Under akalkulösem biliary pain is meant biliary colic in the absence of gallstones due to structural or functional disorders. Sometimes they are treated with a laparoscopic cholecystectomy.
(See also Overview biliary function.)
Under akalkulösem biliary pain is meant biliary colic in the absence of gallstones due to structural or functional disorders. Sometimes they are treated with a laparoscopic cholecystectomy. (See also Overview biliary function.) Biliary colic can occur in the absence of gallstones, particularly in young women. Akalkulöse biliary pain accounts for up to 15% of laparoscopic cholecystectomy. Common causes of such bile pain: Microscopic stones that are not detected by routine ultrasound examination abnormal gallbladder emptying An overly sensitive biliary sphincter develop Oddi dysfunction hypersensitivity of the adjacent duodenum may gallstones that have already gone off spontaneously, some patients ultimately other functional gastrointestinal Diseases.
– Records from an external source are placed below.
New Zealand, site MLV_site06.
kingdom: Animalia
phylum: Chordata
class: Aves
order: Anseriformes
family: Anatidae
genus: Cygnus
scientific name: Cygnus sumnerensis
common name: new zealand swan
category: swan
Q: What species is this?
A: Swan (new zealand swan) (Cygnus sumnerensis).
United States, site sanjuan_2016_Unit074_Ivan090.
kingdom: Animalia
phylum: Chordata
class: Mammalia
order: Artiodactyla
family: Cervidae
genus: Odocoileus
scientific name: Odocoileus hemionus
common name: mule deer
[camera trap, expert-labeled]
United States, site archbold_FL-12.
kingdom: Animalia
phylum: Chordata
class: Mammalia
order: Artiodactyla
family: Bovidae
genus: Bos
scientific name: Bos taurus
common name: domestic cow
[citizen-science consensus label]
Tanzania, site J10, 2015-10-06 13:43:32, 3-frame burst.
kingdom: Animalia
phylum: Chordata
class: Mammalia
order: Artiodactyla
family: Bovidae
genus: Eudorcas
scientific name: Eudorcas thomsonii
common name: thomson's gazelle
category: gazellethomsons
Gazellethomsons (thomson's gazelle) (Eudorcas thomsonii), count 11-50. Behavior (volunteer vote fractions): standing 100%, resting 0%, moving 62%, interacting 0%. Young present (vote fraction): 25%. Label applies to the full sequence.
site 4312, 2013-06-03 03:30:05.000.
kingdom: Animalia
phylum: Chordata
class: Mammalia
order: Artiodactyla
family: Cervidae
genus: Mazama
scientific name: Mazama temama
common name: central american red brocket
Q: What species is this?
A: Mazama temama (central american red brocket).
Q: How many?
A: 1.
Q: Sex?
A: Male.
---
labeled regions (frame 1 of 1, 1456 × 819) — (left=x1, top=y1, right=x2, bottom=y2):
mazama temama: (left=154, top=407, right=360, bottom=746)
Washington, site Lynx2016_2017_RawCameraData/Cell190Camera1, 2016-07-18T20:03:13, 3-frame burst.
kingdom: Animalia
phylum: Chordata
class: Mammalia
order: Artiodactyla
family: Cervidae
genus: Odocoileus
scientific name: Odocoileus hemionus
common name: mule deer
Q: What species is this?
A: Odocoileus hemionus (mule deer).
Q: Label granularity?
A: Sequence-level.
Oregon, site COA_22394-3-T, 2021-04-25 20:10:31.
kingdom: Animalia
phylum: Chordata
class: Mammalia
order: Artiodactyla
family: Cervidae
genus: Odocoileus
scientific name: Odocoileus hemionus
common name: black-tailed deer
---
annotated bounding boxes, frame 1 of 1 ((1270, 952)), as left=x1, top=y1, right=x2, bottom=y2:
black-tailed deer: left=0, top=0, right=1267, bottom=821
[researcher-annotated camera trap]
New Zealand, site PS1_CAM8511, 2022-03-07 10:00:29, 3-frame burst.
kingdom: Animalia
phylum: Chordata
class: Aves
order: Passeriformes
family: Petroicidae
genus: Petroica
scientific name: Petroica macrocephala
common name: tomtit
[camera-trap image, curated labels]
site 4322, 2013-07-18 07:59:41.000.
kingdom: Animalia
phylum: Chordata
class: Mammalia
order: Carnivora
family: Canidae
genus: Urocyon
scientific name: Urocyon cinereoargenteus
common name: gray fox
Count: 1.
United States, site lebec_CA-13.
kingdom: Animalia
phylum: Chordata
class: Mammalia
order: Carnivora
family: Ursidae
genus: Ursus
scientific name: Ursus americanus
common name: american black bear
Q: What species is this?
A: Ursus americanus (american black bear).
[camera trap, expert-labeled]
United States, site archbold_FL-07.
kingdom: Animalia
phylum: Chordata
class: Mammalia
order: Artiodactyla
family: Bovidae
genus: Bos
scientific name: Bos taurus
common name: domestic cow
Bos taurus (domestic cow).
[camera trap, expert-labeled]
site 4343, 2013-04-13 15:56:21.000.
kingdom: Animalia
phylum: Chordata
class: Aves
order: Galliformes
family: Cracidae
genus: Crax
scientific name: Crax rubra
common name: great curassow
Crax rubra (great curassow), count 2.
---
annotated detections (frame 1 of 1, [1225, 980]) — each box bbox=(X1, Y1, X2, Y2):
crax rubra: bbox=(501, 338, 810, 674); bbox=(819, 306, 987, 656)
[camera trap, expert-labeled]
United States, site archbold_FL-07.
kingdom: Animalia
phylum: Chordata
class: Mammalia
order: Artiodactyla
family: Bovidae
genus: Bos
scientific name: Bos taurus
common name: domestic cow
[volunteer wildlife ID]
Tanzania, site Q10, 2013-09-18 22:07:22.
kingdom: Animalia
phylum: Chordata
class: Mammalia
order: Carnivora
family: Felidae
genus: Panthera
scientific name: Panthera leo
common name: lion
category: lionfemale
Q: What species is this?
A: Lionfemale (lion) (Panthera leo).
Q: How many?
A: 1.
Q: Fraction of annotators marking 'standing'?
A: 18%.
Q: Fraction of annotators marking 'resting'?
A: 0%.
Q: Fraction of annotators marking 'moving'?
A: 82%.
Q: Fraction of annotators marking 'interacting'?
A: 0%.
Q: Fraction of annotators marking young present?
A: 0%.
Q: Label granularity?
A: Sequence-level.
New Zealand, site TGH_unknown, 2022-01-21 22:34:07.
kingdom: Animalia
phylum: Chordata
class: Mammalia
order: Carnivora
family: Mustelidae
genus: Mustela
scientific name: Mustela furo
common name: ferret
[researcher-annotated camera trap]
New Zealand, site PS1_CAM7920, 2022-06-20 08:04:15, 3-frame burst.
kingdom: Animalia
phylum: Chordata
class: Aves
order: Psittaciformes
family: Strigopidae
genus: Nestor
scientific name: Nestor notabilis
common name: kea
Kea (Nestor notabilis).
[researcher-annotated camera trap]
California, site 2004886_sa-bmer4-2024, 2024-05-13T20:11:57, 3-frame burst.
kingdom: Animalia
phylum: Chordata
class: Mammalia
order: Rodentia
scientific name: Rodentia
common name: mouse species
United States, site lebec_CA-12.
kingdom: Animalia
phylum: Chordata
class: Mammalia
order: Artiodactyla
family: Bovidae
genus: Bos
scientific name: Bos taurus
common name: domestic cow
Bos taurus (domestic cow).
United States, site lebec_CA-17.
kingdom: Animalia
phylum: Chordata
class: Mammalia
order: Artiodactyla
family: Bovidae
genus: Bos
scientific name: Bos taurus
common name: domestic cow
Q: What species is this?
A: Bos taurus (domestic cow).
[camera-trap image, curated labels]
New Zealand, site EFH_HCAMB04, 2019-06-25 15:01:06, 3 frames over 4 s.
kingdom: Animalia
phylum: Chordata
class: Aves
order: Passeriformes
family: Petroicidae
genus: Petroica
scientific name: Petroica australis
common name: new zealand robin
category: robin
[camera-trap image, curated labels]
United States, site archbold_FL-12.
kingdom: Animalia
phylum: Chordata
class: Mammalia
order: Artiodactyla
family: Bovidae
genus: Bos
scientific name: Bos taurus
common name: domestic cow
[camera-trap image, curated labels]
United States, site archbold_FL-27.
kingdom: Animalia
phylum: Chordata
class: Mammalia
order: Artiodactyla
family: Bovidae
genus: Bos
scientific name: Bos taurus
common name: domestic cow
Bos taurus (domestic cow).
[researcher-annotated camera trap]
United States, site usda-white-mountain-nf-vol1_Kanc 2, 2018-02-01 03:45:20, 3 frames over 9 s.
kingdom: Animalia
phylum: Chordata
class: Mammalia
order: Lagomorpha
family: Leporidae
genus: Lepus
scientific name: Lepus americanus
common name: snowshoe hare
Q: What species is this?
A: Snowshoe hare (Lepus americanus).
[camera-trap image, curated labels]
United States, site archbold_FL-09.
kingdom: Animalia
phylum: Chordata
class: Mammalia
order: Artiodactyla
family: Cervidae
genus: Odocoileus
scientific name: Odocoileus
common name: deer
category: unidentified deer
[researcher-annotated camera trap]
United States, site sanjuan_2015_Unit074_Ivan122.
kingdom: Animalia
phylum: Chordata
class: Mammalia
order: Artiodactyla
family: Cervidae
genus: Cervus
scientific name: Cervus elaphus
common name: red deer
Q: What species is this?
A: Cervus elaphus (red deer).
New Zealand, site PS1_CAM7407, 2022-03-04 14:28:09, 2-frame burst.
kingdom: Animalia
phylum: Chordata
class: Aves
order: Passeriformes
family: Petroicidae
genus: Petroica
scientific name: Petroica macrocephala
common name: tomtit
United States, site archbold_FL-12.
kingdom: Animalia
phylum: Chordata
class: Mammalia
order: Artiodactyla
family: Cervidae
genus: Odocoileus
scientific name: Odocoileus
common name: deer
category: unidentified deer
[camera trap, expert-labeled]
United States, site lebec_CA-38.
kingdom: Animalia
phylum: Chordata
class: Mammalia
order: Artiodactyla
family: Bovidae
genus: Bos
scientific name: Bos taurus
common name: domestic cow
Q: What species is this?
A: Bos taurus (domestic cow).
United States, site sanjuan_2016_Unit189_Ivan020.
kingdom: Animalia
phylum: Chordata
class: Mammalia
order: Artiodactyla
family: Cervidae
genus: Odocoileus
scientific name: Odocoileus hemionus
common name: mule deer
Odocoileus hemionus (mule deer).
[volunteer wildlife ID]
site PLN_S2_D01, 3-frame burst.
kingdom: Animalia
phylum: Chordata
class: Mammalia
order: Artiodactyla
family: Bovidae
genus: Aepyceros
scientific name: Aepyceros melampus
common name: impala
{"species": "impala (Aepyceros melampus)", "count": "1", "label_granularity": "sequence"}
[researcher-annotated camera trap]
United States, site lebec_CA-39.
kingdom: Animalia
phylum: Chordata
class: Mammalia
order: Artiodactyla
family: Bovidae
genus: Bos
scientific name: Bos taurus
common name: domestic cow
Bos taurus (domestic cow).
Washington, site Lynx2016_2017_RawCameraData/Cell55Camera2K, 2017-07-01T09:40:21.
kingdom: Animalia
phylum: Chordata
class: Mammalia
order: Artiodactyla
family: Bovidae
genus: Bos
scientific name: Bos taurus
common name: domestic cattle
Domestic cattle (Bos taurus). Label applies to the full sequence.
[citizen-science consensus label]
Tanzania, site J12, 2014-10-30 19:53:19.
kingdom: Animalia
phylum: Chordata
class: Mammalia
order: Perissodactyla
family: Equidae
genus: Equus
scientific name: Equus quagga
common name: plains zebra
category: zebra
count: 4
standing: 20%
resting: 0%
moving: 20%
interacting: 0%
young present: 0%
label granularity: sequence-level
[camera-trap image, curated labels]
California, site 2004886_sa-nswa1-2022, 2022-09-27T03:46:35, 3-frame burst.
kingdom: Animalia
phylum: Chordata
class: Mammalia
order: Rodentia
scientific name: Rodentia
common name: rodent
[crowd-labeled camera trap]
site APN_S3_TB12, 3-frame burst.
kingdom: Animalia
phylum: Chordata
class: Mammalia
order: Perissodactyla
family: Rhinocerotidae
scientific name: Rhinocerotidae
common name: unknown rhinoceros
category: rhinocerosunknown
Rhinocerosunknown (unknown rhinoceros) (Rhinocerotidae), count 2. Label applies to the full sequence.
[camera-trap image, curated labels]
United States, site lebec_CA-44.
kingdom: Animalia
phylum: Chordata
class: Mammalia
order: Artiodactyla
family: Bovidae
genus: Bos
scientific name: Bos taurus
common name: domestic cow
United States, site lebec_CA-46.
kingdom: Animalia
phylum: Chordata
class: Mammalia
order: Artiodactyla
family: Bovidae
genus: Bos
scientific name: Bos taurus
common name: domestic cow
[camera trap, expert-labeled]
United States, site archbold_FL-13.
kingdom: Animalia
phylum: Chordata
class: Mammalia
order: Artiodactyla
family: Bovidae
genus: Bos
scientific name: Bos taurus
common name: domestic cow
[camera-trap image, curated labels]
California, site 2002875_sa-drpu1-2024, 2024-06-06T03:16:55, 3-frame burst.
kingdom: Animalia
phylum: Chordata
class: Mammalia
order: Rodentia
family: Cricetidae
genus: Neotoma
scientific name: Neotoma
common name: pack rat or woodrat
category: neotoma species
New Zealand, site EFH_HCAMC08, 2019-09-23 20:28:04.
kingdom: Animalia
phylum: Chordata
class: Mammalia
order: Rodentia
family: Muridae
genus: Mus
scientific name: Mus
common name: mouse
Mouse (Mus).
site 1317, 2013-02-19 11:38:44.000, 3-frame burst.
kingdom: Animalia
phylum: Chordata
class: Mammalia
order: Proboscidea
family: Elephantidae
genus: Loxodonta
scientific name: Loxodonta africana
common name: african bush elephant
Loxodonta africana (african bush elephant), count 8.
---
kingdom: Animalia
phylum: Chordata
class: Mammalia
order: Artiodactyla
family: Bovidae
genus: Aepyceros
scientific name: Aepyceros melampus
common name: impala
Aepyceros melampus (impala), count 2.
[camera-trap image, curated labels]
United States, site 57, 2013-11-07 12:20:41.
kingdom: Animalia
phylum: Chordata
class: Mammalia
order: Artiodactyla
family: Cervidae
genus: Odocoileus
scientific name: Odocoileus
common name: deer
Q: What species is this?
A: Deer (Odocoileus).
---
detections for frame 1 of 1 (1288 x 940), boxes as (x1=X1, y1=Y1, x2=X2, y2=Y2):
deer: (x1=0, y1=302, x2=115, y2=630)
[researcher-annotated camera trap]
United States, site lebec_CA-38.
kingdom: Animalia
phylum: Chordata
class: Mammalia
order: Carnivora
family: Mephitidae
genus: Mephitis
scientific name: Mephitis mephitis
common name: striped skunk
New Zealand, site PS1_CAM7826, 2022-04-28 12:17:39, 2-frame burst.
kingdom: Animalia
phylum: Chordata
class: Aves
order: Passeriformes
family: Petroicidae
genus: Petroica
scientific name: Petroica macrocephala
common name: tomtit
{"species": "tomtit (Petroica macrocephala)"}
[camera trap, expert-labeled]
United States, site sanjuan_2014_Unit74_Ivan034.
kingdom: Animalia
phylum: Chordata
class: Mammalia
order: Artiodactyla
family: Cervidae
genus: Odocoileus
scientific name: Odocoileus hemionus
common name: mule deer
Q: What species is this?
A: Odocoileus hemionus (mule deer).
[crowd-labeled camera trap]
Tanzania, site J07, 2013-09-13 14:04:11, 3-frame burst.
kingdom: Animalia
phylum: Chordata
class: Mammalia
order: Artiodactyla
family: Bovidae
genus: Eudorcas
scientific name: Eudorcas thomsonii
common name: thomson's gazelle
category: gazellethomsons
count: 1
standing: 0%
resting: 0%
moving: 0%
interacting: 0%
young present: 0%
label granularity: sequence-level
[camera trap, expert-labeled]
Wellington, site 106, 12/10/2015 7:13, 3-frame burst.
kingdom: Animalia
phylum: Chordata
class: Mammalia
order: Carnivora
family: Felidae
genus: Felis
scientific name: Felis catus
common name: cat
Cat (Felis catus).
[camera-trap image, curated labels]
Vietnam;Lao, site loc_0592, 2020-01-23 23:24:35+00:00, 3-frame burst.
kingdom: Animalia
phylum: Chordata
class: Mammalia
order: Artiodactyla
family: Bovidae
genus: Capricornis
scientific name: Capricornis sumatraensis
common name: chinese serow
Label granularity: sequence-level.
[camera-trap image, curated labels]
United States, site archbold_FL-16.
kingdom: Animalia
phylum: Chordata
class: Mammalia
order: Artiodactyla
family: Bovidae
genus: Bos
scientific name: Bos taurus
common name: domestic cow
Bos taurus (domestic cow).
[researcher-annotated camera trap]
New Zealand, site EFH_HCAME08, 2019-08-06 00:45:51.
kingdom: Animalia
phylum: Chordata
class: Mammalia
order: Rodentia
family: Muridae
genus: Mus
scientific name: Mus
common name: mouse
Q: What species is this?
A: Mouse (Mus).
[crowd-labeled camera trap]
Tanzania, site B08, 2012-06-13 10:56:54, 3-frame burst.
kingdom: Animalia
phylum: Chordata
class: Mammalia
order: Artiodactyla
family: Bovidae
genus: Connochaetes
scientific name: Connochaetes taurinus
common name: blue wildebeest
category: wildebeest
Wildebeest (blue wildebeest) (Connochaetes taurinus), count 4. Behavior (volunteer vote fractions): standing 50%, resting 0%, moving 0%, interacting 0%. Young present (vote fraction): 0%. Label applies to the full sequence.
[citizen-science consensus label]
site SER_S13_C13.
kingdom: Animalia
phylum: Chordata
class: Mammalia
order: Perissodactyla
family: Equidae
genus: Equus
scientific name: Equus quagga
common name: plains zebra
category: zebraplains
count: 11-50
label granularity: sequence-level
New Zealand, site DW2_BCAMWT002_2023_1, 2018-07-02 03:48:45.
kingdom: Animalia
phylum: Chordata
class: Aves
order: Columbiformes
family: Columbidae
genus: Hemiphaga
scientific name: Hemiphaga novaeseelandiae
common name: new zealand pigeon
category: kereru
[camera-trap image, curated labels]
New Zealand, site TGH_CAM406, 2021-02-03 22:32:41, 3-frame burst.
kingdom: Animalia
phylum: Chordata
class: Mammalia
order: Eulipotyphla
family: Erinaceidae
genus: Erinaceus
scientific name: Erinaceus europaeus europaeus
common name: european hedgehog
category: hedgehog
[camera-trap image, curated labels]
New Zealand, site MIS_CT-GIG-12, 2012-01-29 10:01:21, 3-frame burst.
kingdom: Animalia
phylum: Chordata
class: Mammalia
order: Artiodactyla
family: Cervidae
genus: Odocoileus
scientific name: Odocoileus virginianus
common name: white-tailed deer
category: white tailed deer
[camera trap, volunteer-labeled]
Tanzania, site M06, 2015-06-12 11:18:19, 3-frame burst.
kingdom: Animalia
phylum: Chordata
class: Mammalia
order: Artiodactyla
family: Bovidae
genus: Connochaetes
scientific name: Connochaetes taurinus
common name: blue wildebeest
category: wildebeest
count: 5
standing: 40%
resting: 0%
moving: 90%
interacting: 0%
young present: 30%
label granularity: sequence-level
Diagnosis unclear Most sonography and possibly Choleszintigraphie and / or ERCP The best diagnostic approach remains unclear. The suspected akalkulösen biliary pain exists in patients with biliary colic, in which no gallstones can be detected by diagnostic imaging. The imaging should sonography and, where available, (small stones <1 cm) include endoscopic ultrasonography. Abnormal laboratory values ??can evidence an abnormality of the biliary tract (eg. B. elevated alkaline phosphatase, bilirubin, ALT or AST), or a pancreatic anomaly (eg. As increased lipase) enter during an episode of acute pain. The Choleszintigraphie with a cholecystokinin infusion measures the gallbladder emptying (ejection fraction); potentially including pregnant substances such as calcium channel blockers, opioids and anticholinergics should not be taken simultaneously. An endoscopic retrograde cholangiopancreatography (ERCP) with biliary manometry can detect a sphincter of Oddi dysfunction. Therapy unclear, but occasionally a laparoscopic cholecystectomy laparoscopic cholecystectomy improves treatment outcomes in patients with microscopic stones and probably in abnormal Gallenblasenmotilität. The role of laparoscopic cholecystectomy or endoscopic sphincterotomy remains open. Drug therapies have no proven benefit.